Aydınlanmak

418 56 17
                                    

"Jeannie, hadi tatlım."

Gözlerimi açtım, açtığım anda beynime 5000 voltluk elektrik verilmişçesine bir ağrı ışıklarla birlikte beynime süzüldü.Sonra yavaş yavaş etrafı görmeye başladım.

"David?"

"Ohh Jen beni çok korkuttun!"

Sonra beni kucakladı.Onun arabasındaydık, başımda, dudağımda birer yara bandı vardı.Burnumsa sargı içerisindeydi.

"Hala canın çok yanıyor mu Jen?"  "Bilmiyorum, hiçbir şey hissetmiyorum."

Öyleydi, olayları yavaş yavaş hatırlıyordum ama bu faciaya bir yerlerde Bryce'nin de dahil olduğuna emindim, peki o nerdeydi?

"Beni sen mi..." "Evet."

Uzatmadı, ben de  bahsetmek istemiyordum, başımı hafifçe kaldırıp sindirdiğimi belirtircesine nefes verdim. Olaylar tam belirgin değildi, iyi bir uykuya ihtiyacım vardı. En yeni çıkan Renault Laguna'nın camından dışarıya bakıyordum. Daily City'i geçmiştik, okyanus kenarındaki dükkanları ve evleri bir bir geride bırakıyorduk.Camı biraz açtım, vücudum yavaş yavaş acı hissini yayıyordu, konuşmuyorduk ama sustukça daha beter oluyordu, ben de uygun zamanı beklemeye karar verdim.

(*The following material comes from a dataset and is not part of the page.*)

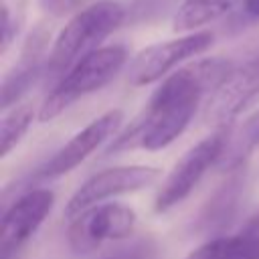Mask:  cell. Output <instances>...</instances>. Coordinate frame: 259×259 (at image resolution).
<instances>
[{"label": "cell", "mask_w": 259, "mask_h": 259, "mask_svg": "<svg viewBox=\"0 0 259 259\" xmlns=\"http://www.w3.org/2000/svg\"><path fill=\"white\" fill-rule=\"evenodd\" d=\"M243 12L255 20H259V0H243Z\"/></svg>", "instance_id": "obj_19"}, {"label": "cell", "mask_w": 259, "mask_h": 259, "mask_svg": "<svg viewBox=\"0 0 259 259\" xmlns=\"http://www.w3.org/2000/svg\"><path fill=\"white\" fill-rule=\"evenodd\" d=\"M127 51L121 45L101 47L71 67L47 93L38 107V121L47 123L71 107L77 99L107 85L125 65Z\"/></svg>", "instance_id": "obj_3"}, {"label": "cell", "mask_w": 259, "mask_h": 259, "mask_svg": "<svg viewBox=\"0 0 259 259\" xmlns=\"http://www.w3.org/2000/svg\"><path fill=\"white\" fill-rule=\"evenodd\" d=\"M123 18L125 8L113 0H101L75 12L61 28L49 51L47 75L61 79L81 59L99 51V45L119 28Z\"/></svg>", "instance_id": "obj_2"}, {"label": "cell", "mask_w": 259, "mask_h": 259, "mask_svg": "<svg viewBox=\"0 0 259 259\" xmlns=\"http://www.w3.org/2000/svg\"><path fill=\"white\" fill-rule=\"evenodd\" d=\"M123 121L121 109H109L95 117L91 123H87L81 132H77L61 150L55 152V156L45 164L42 176L45 178H57L73 168H77L85 158H89L103 142L111 140L115 132L119 130Z\"/></svg>", "instance_id": "obj_10"}, {"label": "cell", "mask_w": 259, "mask_h": 259, "mask_svg": "<svg viewBox=\"0 0 259 259\" xmlns=\"http://www.w3.org/2000/svg\"><path fill=\"white\" fill-rule=\"evenodd\" d=\"M255 99H259V57L231 69V73L210 93L204 119L214 127L225 130Z\"/></svg>", "instance_id": "obj_8"}, {"label": "cell", "mask_w": 259, "mask_h": 259, "mask_svg": "<svg viewBox=\"0 0 259 259\" xmlns=\"http://www.w3.org/2000/svg\"><path fill=\"white\" fill-rule=\"evenodd\" d=\"M40 4H42L47 10L55 12V14H63L65 10H69V8L75 4V0H40Z\"/></svg>", "instance_id": "obj_17"}, {"label": "cell", "mask_w": 259, "mask_h": 259, "mask_svg": "<svg viewBox=\"0 0 259 259\" xmlns=\"http://www.w3.org/2000/svg\"><path fill=\"white\" fill-rule=\"evenodd\" d=\"M2 6V40H0V53L4 55L16 36L20 34L26 18V0H0Z\"/></svg>", "instance_id": "obj_16"}, {"label": "cell", "mask_w": 259, "mask_h": 259, "mask_svg": "<svg viewBox=\"0 0 259 259\" xmlns=\"http://www.w3.org/2000/svg\"><path fill=\"white\" fill-rule=\"evenodd\" d=\"M184 259H259V241L245 233L219 237L196 247Z\"/></svg>", "instance_id": "obj_14"}, {"label": "cell", "mask_w": 259, "mask_h": 259, "mask_svg": "<svg viewBox=\"0 0 259 259\" xmlns=\"http://www.w3.org/2000/svg\"><path fill=\"white\" fill-rule=\"evenodd\" d=\"M225 142L227 132L219 130L212 136H206L204 140L194 144L190 150H186L184 156L174 164V168L164 178L154 200V210L166 212L178 202H182L194 190V186L200 182L206 170L212 164H219L221 154L225 150Z\"/></svg>", "instance_id": "obj_4"}, {"label": "cell", "mask_w": 259, "mask_h": 259, "mask_svg": "<svg viewBox=\"0 0 259 259\" xmlns=\"http://www.w3.org/2000/svg\"><path fill=\"white\" fill-rule=\"evenodd\" d=\"M34 119V103L20 101L4 111L0 125V156L6 158L26 136L30 123Z\"/></svg>", "instance_id": "obj_15"}, {"label": "cell", "mask_w": 259, "mask_h": 259, "mask_svg": "<svg viewBox=\"0 0 259 259\" xmlns=\"http://www.w3.org/2000/svg\"><path fill=\"white\" fill-rule=\"evenodd\" d=\"M55 204V194L47 188H36L22 194L12 202L2 217V241L0 257L10 259L20 251V247L36 233L42 221L49 217Z\"/></svg>", "instance_id": "obj_9"}, {"label": "cell", "mask_w": 259, "mask_h": 259, "mask_svg": "<svg viewBox=\"0 0 259 259\" xmlns=\"http://www.w3.org/2000/svg\"><path fill=\"white\" fill-rule=\"evenodd\" d=\"M257 146H259V111L249 115L231 134L227 132V142H225V150L219 160V168L223 170L239 168L253 154Z\"/></svg>", "instance_id": "obj_12"}, {"label": "cell", "mask_w": 259, "mask_h": 259, "mask_svg": "<svg viewBox=\"0 0 259 259\" xmlns=\"http://www.w3.org/2000/svg\"><path fill=\"white\" fill-rule=\"evenodd\" d=\"M138 214L119 202H101L73 217L67 229V243L75 253H89L109 241L125 239L134 233Z\"/></svg>", "instance_id": "obj_5"}, {"label": "cell", "mask_w": 259, "mask_h": 259, "mask_svg": "<svg viewBox=\"0 0 259 259\" xmlns=\"http://www.w3.org/2000/svg\"><path fill=\"white\" fill-rule=\"evenodd\" d=\"M241 233H245V235H249V237H253V239L259 241V212L245 225V229H243Z\"/></svg>", "instance_id": "obj_18"}, {"label": "cell", "mask_w": 259, "mask_h": 259, "mask_svg": "<svg viewBox=\"0 0 259 259\" xmlns=\"http://www.w3.org/2000/svg\"><path fill=\"white\" fill-rule=\"evenodd\" d=\"M239 2L243 0H182L174 14L172 28L182 32H194V28L221 18Z\"/></svg>", "instance_id": "obj_13"}, {"label": "cell", "mask_w": 259, "mask_h": 259, "mask_svg": "<svg viewBox=\"0 0 259 259\" xmlns=\"http://www.w3.org/2000/svg\"><path fill=\"white\" fill-rule=\"evenodd\" d=\"M231 69L225 59H200L170 73L152 93L144 113L111 142L107 154L134 148L154 152L170 146L188 127L202 97L212 93Z\"/></svg>", "instance_id": "obj_1"}, {"label": "cell", "mask_w": 259, "mask_h": 259, "mask_svg": "<svg viewBox=\"0 0 259 259\" xmlns=\"http://www.w3.org/2000/svg\"><path fill=\"white\" fill-rule=\"evenodd\" d=\"M212 38L214 36L210 30H194L184 36L142 49L127 69V83L134 87H142L166 79L174 67L202 55L212 45Z\"/></svg>", "instance_id": "obj_6"}, {"label": "cell", "mask_w": 259, "mask_h": 259, "mask_svg": "<svg viewBox=\"0 0 259 259\" xmlns=\"http://www.w3.org/2000/svg\"><path fill=\"white\" fill-rule=\"evenodd\" d=\"M49 42V32L45 26H36L28 40L24 42L20 51V59L14 65V69L4 77L2 83V109H10L12 105L20 103L22 95L36 83V79L42 75V61L49 57L45 53Z\"/></svg>", "instance_id": "obj_11"}, {"label": "cell", "mask_w": 259, "mask_h": 259, "mask_svg": "<svg viewBox=\"0 0 259 259\" xmlns=\"http://www.w3.org/2000/svg\"><path fill=\"white\" fill-rule=\"evenodd\" d=\"M160 170L156 166H144V164H132V166H115L101 170L93 176H89L67 200L65 214L69 219L77 217L79 212L87 210L89 206L101 204L107 198L130 194L144 190L158 182Z\"/></svg>", "instance_id": "obj_7"}]
</instances>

Ay ışığı okyanusun yüzeyini gökyüzündeki bir fener gibi aydınlatıyordu, bu manzara bana huzur veriyordu, Arabanın içine giren rüzgar saçlarımı savuruyordu. Ben buna her zaman  zaman bayılırdım, bana mutluluk verirdi, ne zaman bu yoldan eve gelecek olsam saçlarımı salardım. Sonunda Magellan Ave'ye, evimin olduğu sokağa gelmiştik. Burası San Francisco'nun daha dışında sakin ve elit bir muhitti. Dolayısıyla bir çok imkanı vardı.

David arabadan indi ve kapıyı açtı. Elini uzattı, reddettim, ısrar etmedi ama yardımına ihtiyacım da vardı. İlginç olan tam şu an bir soğukluk ayaklarımdan beynime çıkıyordu. Başım döndü yalpaladım. "Neler oluyor, kendimi donmuş gibi hissediyorum." "Bu bir süre dinlenmeni sağlayacak,hastanede doktorun yaptığı bir iğne, yeni etki gösteriyor sanırım, sana yardım etmeme izin ver."

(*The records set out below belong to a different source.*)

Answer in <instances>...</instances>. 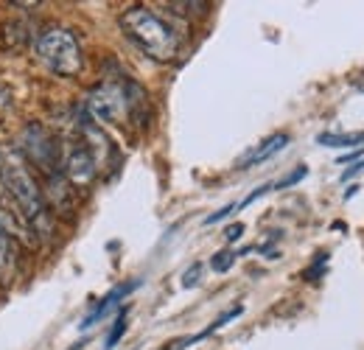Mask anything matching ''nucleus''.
<instances>
[{
	"mask_svg": "<svg viewBox=\"0 0 364 350\" xmlns=\"http://www.w3.org/2000/svg\"><path fill=\"white\" fill-rule=\"evenodd\" d=\"M0 188L3 193L17 205V211L31 221L37 238H46L50 233V216H48L46 199H43V188L34 179L28 163L23 160V154L11 152L3 157V171H0Z\"/></svg>",
	"mask_w": 364,
	"mask_h": 350,
	"instance_id": "obj_1",
	"label": "nucleus"
},
{
	"mask_svg": "<svg viewBox=\"0 0 364 350\" xmlns=\"http://www.w3.org/2000/svg\"><path fill=\"white\" fill-rule=\"evenodd\" d=\"M121 28L129 37V43L137 45L154 62H174L180 56L182 40L177 28L146 6L127 9L121 14Z\"/></svg>",
	"mask_w": 364,
	"mask_h": 350,
	"instance_id": "obj_2",
	"label": "nucleus"
},
{
	"mask_svg": "<svg viewBox=\"0 0 364 350\" xmlns=\"http://www.w3.org/2000/svg\"><path fill=\"white\" fill-rule=\"evenodd\" d=\"M129 85L121 82H104L98 88L90 90L87 95V112H90L92 124H104V127H121L127 118L135 115V101L140 98V92L132 95Z\"/></svg>",
	"mask_w": 364,
	"mask_h": 350,
	"instance_id": "obj_3",
	"label": "nucleus"
},
{
	"mask_svg": "<svg viewBox=\"0 0 364 350\" xmlns=\"http://www.w3.org/2000/svg\"><path fill=\"white\" fill-rule=\"evenodd\" d=\"M37 56L43 59L50 73L56 76H76L85 65L82 45L70 28H48L37 40Z\"/></svg>",
	"mask_w": 364,
	"mask_h": 350,
	"instance_id": "obj_4",
	"label": "nucleus"
},
{
	"mask_svg": "<svg viewBox=\"0 0 364 350\" xmlns=\"http://www.w3.org/2000/svg\"><path fill=\"white\" fill-rule=\"evenodd\" d=\"M20 149H23V160H28V166L40 169L46 176L59 174L62 171V143L43 127V124H28L20 134Z\"/></svg>",
	"mask_w": 364,
	"mask_h": 350,
	"instance_id": "obj_5",
	"label": "nucleus"
},
{
	"mask_svg": "<svg viewBox=\"0 0 364 350\" xmlns=\"http://www.w3.org/2000/svg\"><path fill=\"white\" fill-rule=\"evenodd\" d=\"M62 174L73 188H87L92 179L98 176V160L85 140H65L62 143Z\"/></svg>",
	"mask_w": 364,
	"mask_h": 350,
	"instance_id": "obj_6",
	"label": "nucleus"
},
{
	"mask_svg": "<svg viewBox=\"0 0 364 350\" xmlns=\"http://www.w3.org/2000/svg\"><path fill=\"white\" fill-rule=\"evenodd\" d=\"M0 230H3L9 238L23 241L26 247H34V244H37V233H34L31 221L17 211V205L3 193V188H0Z\"/></svg>",
	"mask_w": 364,
	"mask_h": 350,
	"instance_id": "obj_7",
	"label": "nucleus"
},
{
	"mask_svg": "<svg viewBox=\"0 0 364 350\" xmlns=\"http://www.w3.org/2000/svg\"><path fill=\"white\" fill-rule=\"evenodd\" d=\"M289 146V134H283V132H277V134H272V137H267L244 163H241V169H252V166H261L264 160H269V157H274L280 149H286Z\"/></svg>",
	"mask_w": 364,
	"mask_h": 350,
	"instance_id": "obj_8",
	"label": "nucleus"
},
{
	"mask_svg": "<svg viewBox=\"0 0 364 350\" xmlns=\"http://www.w3.org/2000/svg\"><path fill=\"white\" fill-rule=\"evenodd\" d=\"M135 286H137V283H124V286L112 289V292H109V295H107V297H104V300H101V303H98V306H95V308L90 311V314H87V319H85L82 325H85V328H90V325H95V322H98V319H101V317H104V314H107L109 308L118 306V303H121V300H124V297H127V295H129V292H132Z\"/></svg>",
	"mask_w": 364,
	"mask_h": 350,
	"instance_id": "obj_9",
	"label": "nucleus"
},
{
	"mask_svg": "<svg viewBox=\"0 0 364 350\" xmlns=\"http://www.w3.org/2000/svg\"><path fill=\"white\" fill-rule=\"evenodd\" d=\"M317 143L319 146H333V149H359L364 143V132H359V134H331V132H325L317 137Z\"/></svg>",
	"mask_w": 364,
	"mask_h": 350,
	"instance_id": "obj_10",
	"label": "nucleus"
},
{
	"mask_svg": "<svg viewBox=\"0 0 364 350\" xmlns=\"http://www.w3.org/2000/svg\"><path fill=\"white\" fill-rule=\"evenodd\" d=\"M11 266H14V247H11V238L0 230V275L9 277Z\"/></svg>",
	"mask_w": 364,
	"mask_h": 350,
	"instance_id": "obj_11",
	"label": "nucleus"
},
{
	"mask_svg": "<svg viewBox=\"0 0 364 350\" xmlns=\"http://www.w3.org/2000/svg\"><path fill=\"white\" fill-rule=\"evenodd\" d=\"M232 263H235V253H232V250H222V253H216V255L210 258V269L222 275V272H228Z\"/></svg>",
	"mask_w": 364,
	"mask_h": 350,
	"instance_id": "obj_12",
	"label": "nucleus"
},
{
	"mask_svg": "<svg viewBox=\"0 0 364 350\" xmlns=\"http://www.w3.org/2000/svg\"><path fill=\"white\" fill-rule=\"evenodd\" d=\"M124 331H127V308L115 317V325H112V331H109V336H107V348H115L118 339L124 336Z\"/></svg>",
	"mask_w": 364,
	"mask_h": 350,
	"instance_id": "obj_13",
	"label": "nucleus"
},
{
	"mask_svg": "<svg viewBox=\"0 0 364 350\" xmlns=\"http://www.w3.org/2000/svg\"><path fill=\"white\" fill-rule=\"evenodd\" d=\"M202 280V263H193L188 272H185V277H182V286L185 289H191V286H196Z\"/></svg>",
	"mask_w": 364,
	"mask_h": 350,
	"instance_id": "obj_14",
	"label": "nucleus"
},
{
	"mask_svg": "<svg viewBox=\"0 0 364 350\" xmlns=\"http://www.w3.org/2000/svg\"><path fill=\"white\" fill-rule=\"evenodd\" d=\"M306 174H309V169H306V166H300V169H294V171H291L289 176H283L280 182H274L272 188H289V185H294L297 179H303Z\"/></svg>",
	"mask_w": 364,
	"mask_h": 350,
	"instance_id": "obj_15",
	"label": "nucleus"
},
{
	"mask_svg": "<svg viewBox=\"0 0 364 350\" xmlns=\"http://www.w3.org/2000/svg\"><path fill=\"white\" fill-rule=\"evenodd\" d=\"M235 211H238V202H235V205H228V208H222V211H219V213H210V216H208V219H205V224H216V221L228 219L230 213H235Z\"/></svg>",
	"mask_w": 364,
	"mask_h": 350,
	"instance_id": "obj_16",
	"label": "nucleus"
},
{
	"mask_svg": "<svg viewBox=\"0 0 364 350\" xmlns=\"http://www.w3.org/2000/svg\"><path fill=\"white\" fill-rule=\"evenodd\" d=\"M244 235V224H230L228 227V241H235Z\"/></svg>",
	"mask_w": 364,
	"mask_h": 350,
	"instance_id": "obj_17",
	"label": "nucleus"
},
{
	"mask_svg": "<svg viewBox=\"0 0 364 350\" xmlns=\"http://www.w3.org/2000/svg\"><path fill=\"white\" fill-rule=\"evenodd\" d=\"M359 154H362V152H359V149H353V152H350V154H345V157H339V160H336V163H339V166H348V163H353V160H356V157H359Z\"/></svg>",
	"mask_w": 364,
	"mask_h": 350,
	"instance_id": "obj_18",
	"label": "nucleus"
},
{
	"mask_svg": "<svg viewBox=\"0 0 364 350\" xmlns=\"http://www.w3.org/2000/svg\"><path fill=\"white\" fill-rule=\"evenodd\" d=\"M362 171H364V160H362V163H359V166H353V169H348V171H345V179H350V176L362 174Z\"/></svg>",
	"mask_w": 364,
	"mask_h": 350,
	"instance_id": "obj_19",
	"label": "nucleus"
},
{
	"mask_svg": "<svg viewBox=\"0 0 364 350\" xmlns=\"http://www.w3.org/2000/svg\"><path fill=\"white\" fill-rule=\"evenodd\" d=\"M3 157H6V152L0 149V171H3Z\"/></svg>",
	"mask_w": 364,
	"mask_h": 350,
	"instance_id": "obj_20",
	"label": "nucleus"
}]
</instances>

Kafamı pes  etmiş biçimde aşağı yukarı salladım. Beni kucakladı. İzin verdim çünkü bilirdim, yakındık ve böyle saçma şeyleri takmazdık biz.

 Yorgundum, başımı da dayadım gövdesine, ilginç bir his vardı hani ağlama hissi ile ağlamanın vereceği yorgunluktan dolayı da bundan vazgeçme isteği gibi. Ama nasılsa ağlamazdım. Neye kırgın olduğumu biliyordum, ama kabul etmiyordum, evet kırgınlık bunca olayın bana hissettirdiği en büyük his kırgınlıktı. "David, söylesene o adam bana tecavüz etmek üzereydi beni nasıl bulupta kurtardın? Bilmemek beni usandırıyor." "Bilmekse canını yakacak." 

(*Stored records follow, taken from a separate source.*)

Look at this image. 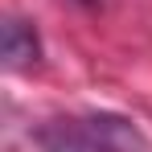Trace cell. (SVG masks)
Returning <instances> with one entry per match:
<instances>
[{"mask_svg":"<svg viewBox=\"0 0 152 152\" xmlns=\"http://www.w3.org/2000/svg\"><path fill=\"white\" fill-rule=\"evenodd\" d=\"M50 152H86V148L78 144L74 136H58V140H53V144H50Z\"/></svg>","mask_w":152,"mask_h":152,"instance_id":"3957f363","label":"cell"},{"mask_svg":"<svg viewBox=\"0 0 152 152\" xmlns=\"http://www.w3.org/2000/svg\"><path fill=\"white\" fill-rule=\"evenodd\" d=\"M82 136L91 140V148L99 152H148V140H144V132L124 119V115H86L82 119Z\"/></svg>","mask_w":152,"mask_h":152,"instance_id":"6da1fadb","label":"cell"},{"mask_svg":"<svg viewBox=\"0 0 152 152\" xmlns=\"http://www.w3.org/2000/svg\"><path fill=\"white\" fill-rule=\"evenodd\" d=\"M82 4H95V0H82Z\"/></svg>","mask_w":152,"mask_h":152,"instance_id":"277c9868","label":"cell"},{"mask_svg":"<svg viewBox=\"0 0 152 152\" xmlns=\"http://www.w3.org/2000/svg\"><path fill=\"white\" fill-rule=\"evenodd\" d=\"M0 53H4V66H8V70L33 66V62L41 58V41H37L33 25L8 17V21H4V33H0Z\"/></svg>","mask_w":152,"mask_h":152,"instance_id":"7a4b0ae2","label":"cell"}]
</instances>
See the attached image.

Kapıya gelmiştik, beni kısa süreliğine yere indirdi ve sonra elini uzattı, "Anahtarlar?"

Suratımı asmıştım, bıkkın ve yıpranmış bir şekilde anahtarları ona verdim. Kapıyı açtı sonra beni tekrar kucakladı, ışın hızıyla üst kata çıktık. Beni yatağıma yatırdı, sonra üzerimi örttü. Saçlarımı küçük bir öpücük kondurdu. Hafifçe gülümsedi ve mükemmel gözleri parladı. Yeşil, tıpkı Bryce'ın ki gibi, ama onun gözleri daha farklıydı, daha muhteşem, onun gözlerinin derinliğinde boğulabilirdiniz. Gülümseyince bir mücevher gibi görünürdü, bana her zaman zümrüt yeşili gözlerin boşuna milyonda bir bulunmadığını hatırlatırdı.

"En azından Bryce'ın orada olup olmadığını söyle."

Bana hüzünlü bir şekilde baktı. "Hayır, değildi."  Bunu çok farklı söylemişti ve bir şeyler saklıyordu,sesi evet ama hayır demek zorundayım, çok üzgünüm der gibiydi.